This post is mainly for my Writing I students, who are joining in with all the other Writing I students here in Missouri State University’s Public Affairs Conference theme, which this year is “connectivity.” To that end I (and the composition program here) am using Stephanie Vie’s very nice reader, (e)Dentity, from Fountainhead Press. On Wednesday, mainly around 11:00 CST, we will be gathering together on Twitter for a tweetfest on Why Smart People Use Twitter. (check the #eng110c hashtag), but the main thing they are doing before our next face-to-face meeting is to do a little mind mapping as a form of brainstorming using Prezi, Storify, PinterestPopplet, or something that works in a similar, dimensional way to map out non-linearly a variety of media clustered around some possible Long Project 1 (an argumentative paper) ideas for later. Since we only meet face-to-face on Mondays for 50 short minutes, I’d like to share some starting points with them, and if you are a regular reader of this blog, I hope you ride along.

So, where are some possible hot topics for a an enterprising FYC (First-Year Composition) student who wants to write (eventually) an argumentative paper within the very broad area of connectivity? At the Social Media Collective Research Blog, a group blog run by researchers at the Social Media Collective at Microsoft Research New England, danah boyd (no caps by choice, like e.e. cummings) shares some of her findings about password sharing by teens and the possible role parents shared in that trend. the post also has a link to a New York Times article on password sharing as a sign of affection. Very interesting stuff.

Looking for the motherlode on internet research? A very good place to start is the Pew  Internet and American Life Project. This is a longstanding Project that has produced some incredibly interesting statistics about what Americans do online, and even better, gives a longitudinal view by revisiting topics over time.

On a completely different note, sometimes attempts at connectivity backfire. Buzz Study highlights McDonald’s attempt to create Twitter buzz for itself with #McDStories.

Back at the Pew Internet site, you might want to take a look at the new report (out yesterday) on how many Americans own a tablet or e-reader. 29% is looking more mainstream to me. For contrast, check this earlier look in June on stats on e-readers and tablets. Hmmn.

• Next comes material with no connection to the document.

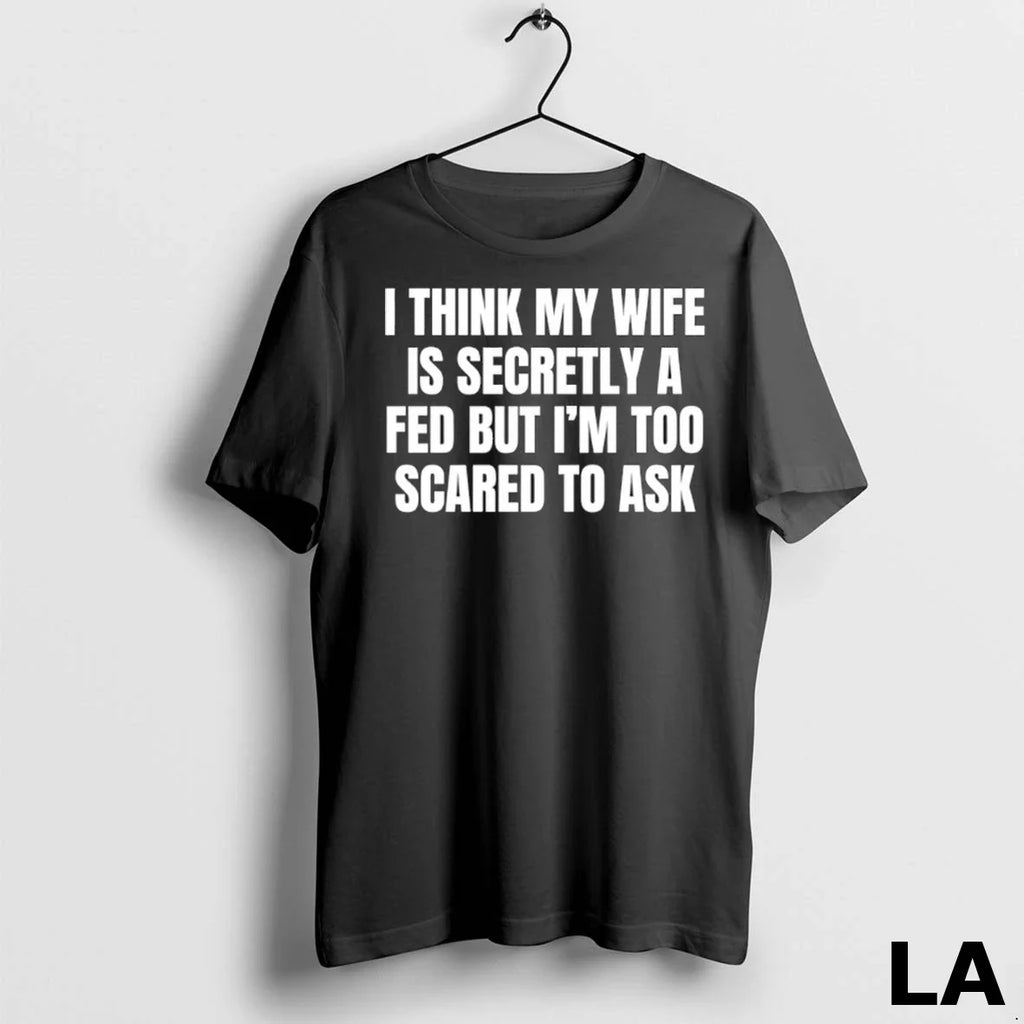 Original My Wife Is Secretly A Fed But Im Too Scared - Adult & Kids T-Shirts, Sweatshirts & Hoodies apparel design preview 1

Just saw the latest tweet from Missouri senator Claire McCaskill  (AKA @clairecmc) and once again noted how she uses Twitter well as a way to connect with her constituents. Not all politicians do this well though. It would be interesting to consider the differences between politicians who “get it” and those who don’t.

Then there is the whole SOPA thing. Last week’s Wednesday internet blackout definitely had an effect (link via Slashdot), with congressional support for the bill not-so-mysteriously melting away. it’s still an issue though, and will continue to be as long as there is debate about intellectual property and fair use, a debate I don’t see ending any time soon.

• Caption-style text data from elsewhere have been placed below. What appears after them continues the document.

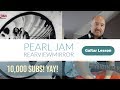 PEARL JAM "Rearviewmirror" Guitar Lesson | How to play all the parts!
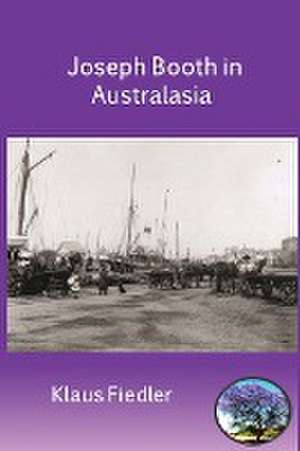 Joseph Booth in Australasia. The Making of a Maverick Missionary de Klaus Fiedler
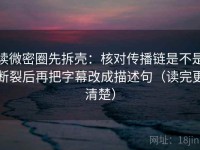 读微密圈先拆壳：核对传播链是不是断裂后再把字幕改成描述句（读完更清楚）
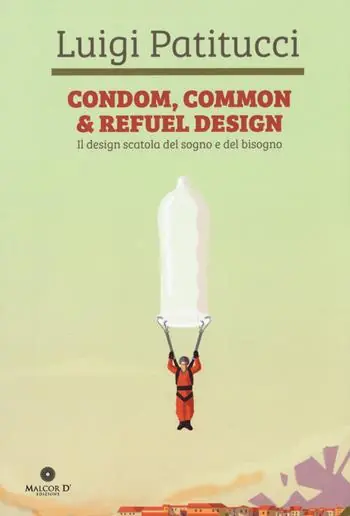 Promo Stagionale Condom, common & refuel design. Il design scatola del sogno e del bisogno. Ediz. a colori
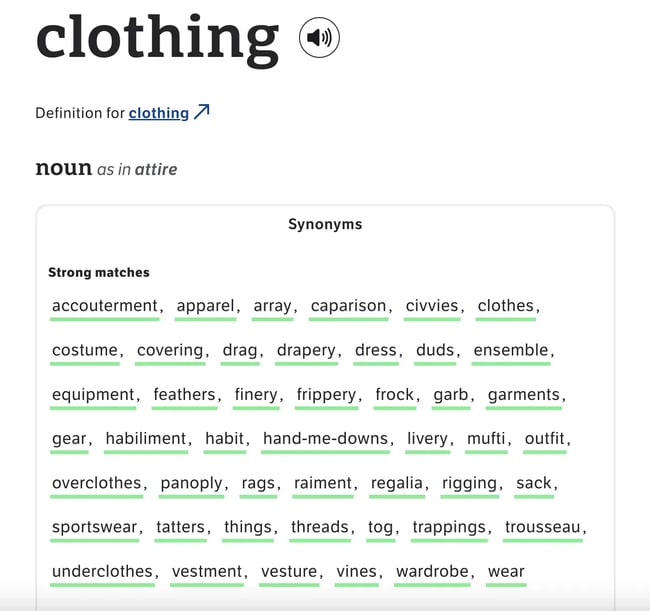 how to design a logo: look up synonyms to describe your brand and the emotions you want people to feel. a screenshot of synonyms for “clothing” from thesaurus.com.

Here’s one more thing to think about–we all have encountered memes, those ideas and sites that get passed around social circles like wildfire, especially in places like Facebook. What might be interesting is to look at memes for different circles. For example, variations on Ryan Gosling made the rounds in rhet/comp and feminist studies circles last fall, but I doubt that it was a meme that spread outside academia because you need to know quite a few critical theorists to get the jokes. What memes do you pass to your friends? how are the different from say, Feminist Ryan Gosling? Or… are they different?

So, I did this list over breakfast and really only scratched the surface of what is out there for those looking at the broad idea of connectivity and looking for ways to narrow it into something worth writing about. To my Writing I students, happy hunting! I know you’ll find more.